23.08.2018 - 10:43 Uhr
AmbergOberpfalz

Schwitzen im Sägewerk

Sommerferien - das ist nicht nur wochenlang schulfrei. Viele Schüler nutzen die Zeit, um sich etwas Geld dazu zu verdienen. Doch diese Arbeit ist nicht immer ein Zuckerschlecken - AZ-Redakteure erinnern sich an ihren schlimmsten Ferienjob.

„Der Duft von Sägespänen liegt mir heute noch in der Nase“, sagt Uli Piehler über seinen Ferienjob im Sägewerk.
von Uli Piehler Kontakt Profil

Es war mein erster Ferienjob und er tat richtig weh. Obwohl ich mich gar nicht verletzt habe - was übrigens leicht hätte passieren können. Aber von Anfang an. Sommer 1990. Ferien und die Aussicht auf einen dreistelligen D-Mark-Betrag ließen mich als 14-Jährigen in einem Sägewerk vorsprechen. Der Betrieb brauchte mich nicht wirklich, der Chef aber war ein honoriger und liebenswürdiger Mann, der wohl einen Schulbuben nicht vom Hof jagen wollte. Jedenfalls hatte ich den Job. Und ich musste schon am ersten Tag richtig leiden. Denn es war erbärmlich heiß in diesem Sommer und nebenan - etwa 300 Meter entfernt - liegt ein Freibad mit schönem, großen Schwimmerbecken und Sprungbrett. Und ich konnte anhand der Wasserplatscher mitzählen, wie oft meine Freunde ins kühle Nass sprangen.
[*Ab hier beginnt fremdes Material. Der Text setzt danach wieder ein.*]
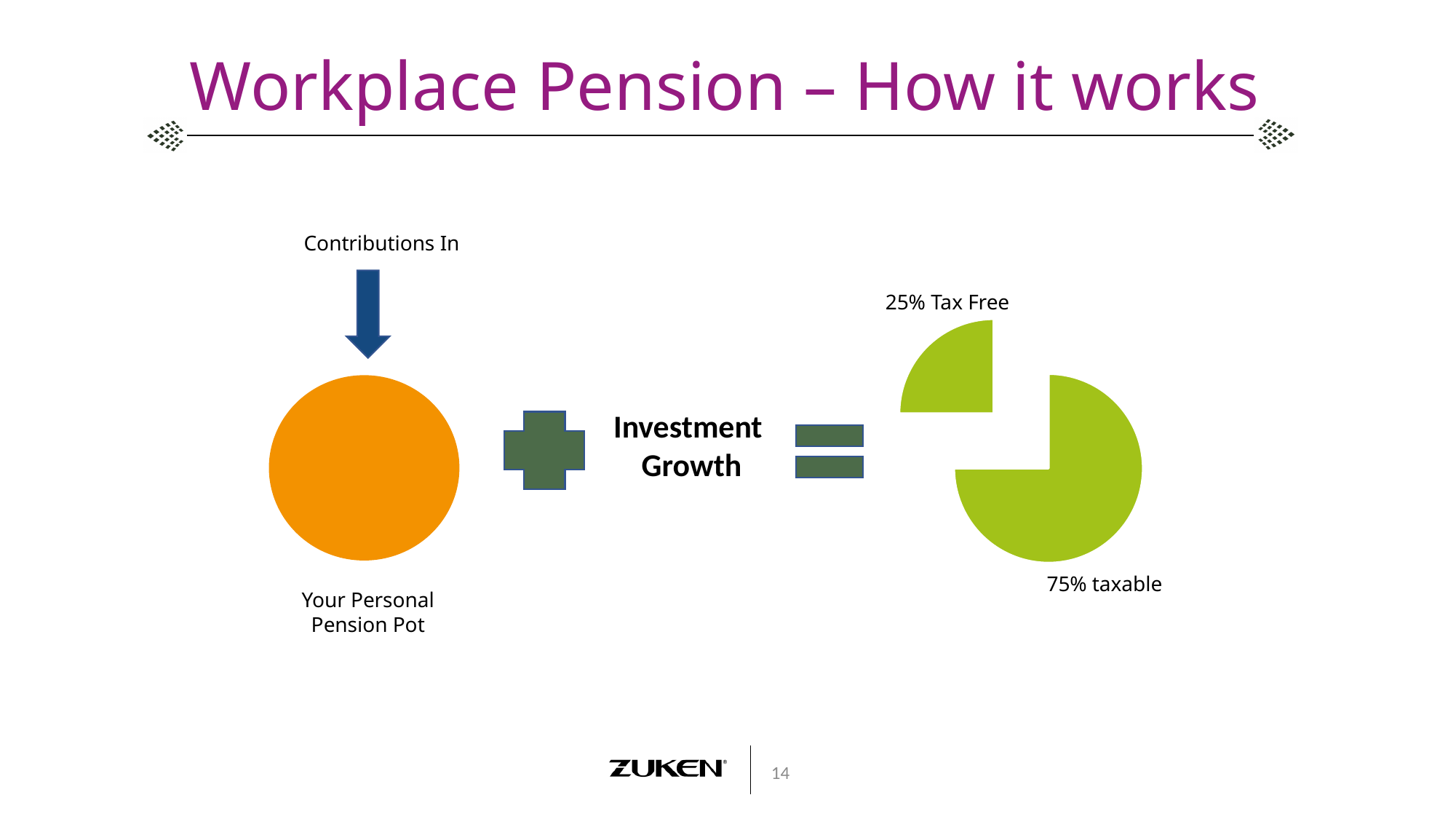
What is the title of the slide containing the pie? Workplace Pension – How it works How many slices does the pie on the right have? 2 What share of the pension pot is labelled as tax free in the pie on the right? 25% What share of the pension pot is labelled as taxable in the pie on the right? 75% Which slice of the pie on the right is the smallest? The tax free slice What colour are the slices of the pie on the right? Green What kind of chart is shown on the right of the slide? Pie chart Which slice of the pie on the right is larger, the tax free slice or the taxable slice? The taxable slice What is the difference between the taxable share and the tax free share in the pie on the right? 50% What is the total of the two slices in the pie on the right? 100%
Drei Wochen ging das so. Ich habe Bäume an den Kran gehängt, Bretter gesäumt und Latten aufgestapelt. Und hatte dabei den Freibad-Sound im Ohr. Es war ein einziges Lechzen nach dem Sprung ins Wasser, während ich in der schwülheißen Sägebretter-Halle die Späne zusammengekehrt habe. Der Duft von frisch geschnittenem Holz liegt mir noch heute in der Nase - recht angenehm übrigens. Angenehm war auch, dass alle Finger dran geblieben sind und natürlich die blauen Hunderter nach dem letzten Feierabend. Einer davon ist zu einer Jeansjacke geworden. Hat dann im Nachhinein doch nicht so weh getan.